Besonders schlimm war es, wenn die Stille vom Lärm des sich öffnenden Gitters zerrissen wurde. Dann wurde ein dickes Tau mit einem schweren Haken herabgeworfen und schlug laut krachend auf den Planken auf. Eine der Kreaturen, die die Mannschaft stellten, kletterte an dem Tau zu uns herunter und lief über die Käfige, deren Metallstäbe laut schepperten. Es half nicht viel, die Hände auf die Ohren zu pressen. Der Haken wurde mit einem lauten Schlag in eine der Ösen geschwungen, die an den Käfigen befestigt waren. Und einer meiner Mitgefangenen wurde in seinem Verhau nach oben auf das Deck gehievt.
Kurz darauf drang ein Sprechgesang zu uns, leise zunächst, dann immer lauter und schliesslich mit einem lauten „RAMANUJA“ verstummend. Die verzweifelten Schreie des Unglücklichen brachen zum Glück sehr schnell ab, und ein leerer Käfig wurde unsanft und lautstark herabgelassen. Dann war es wieder still. Eine Stille, in der diese furchtbaren Geräusche wie ein Echo noch lange in meinem Kopf nachhallten.

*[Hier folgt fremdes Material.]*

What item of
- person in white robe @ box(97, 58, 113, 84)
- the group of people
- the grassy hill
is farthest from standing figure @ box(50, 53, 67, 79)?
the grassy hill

Dann dauerte es nicht lange, bis ein neuer Gefangener in den leeren Käfig gesteckt wurde. Einige waren menschlich. Andere exotisch. Mit vier Armen. Oder mit Fell. Einmal liessen sie ein krabbenartiges Wesen im Käfig herab, das hektische Klicklaute von sich gab. Sie alle fielen nach kurzer Zeit in die gleiche Apathie wie die Anderen. Nur ich schien davon nicht betroffen zu sein, und ich fragte mich, warum. War das eine zusätzliche Bestrafung für etwas, das ich getan hatte und von dem ich nicht wusste, was es war? Verdammt dazu, bewusst diese quälende Zeit zu erleben, anstatt in trübem Dahindämmern zu vegetieren? Ich wünschte mir, in die gleiche Teilnahmslosigkeit versinken zu dürfen, in süsse Ohnmacht und meiner quälenden Situation nicht mehr gewahr.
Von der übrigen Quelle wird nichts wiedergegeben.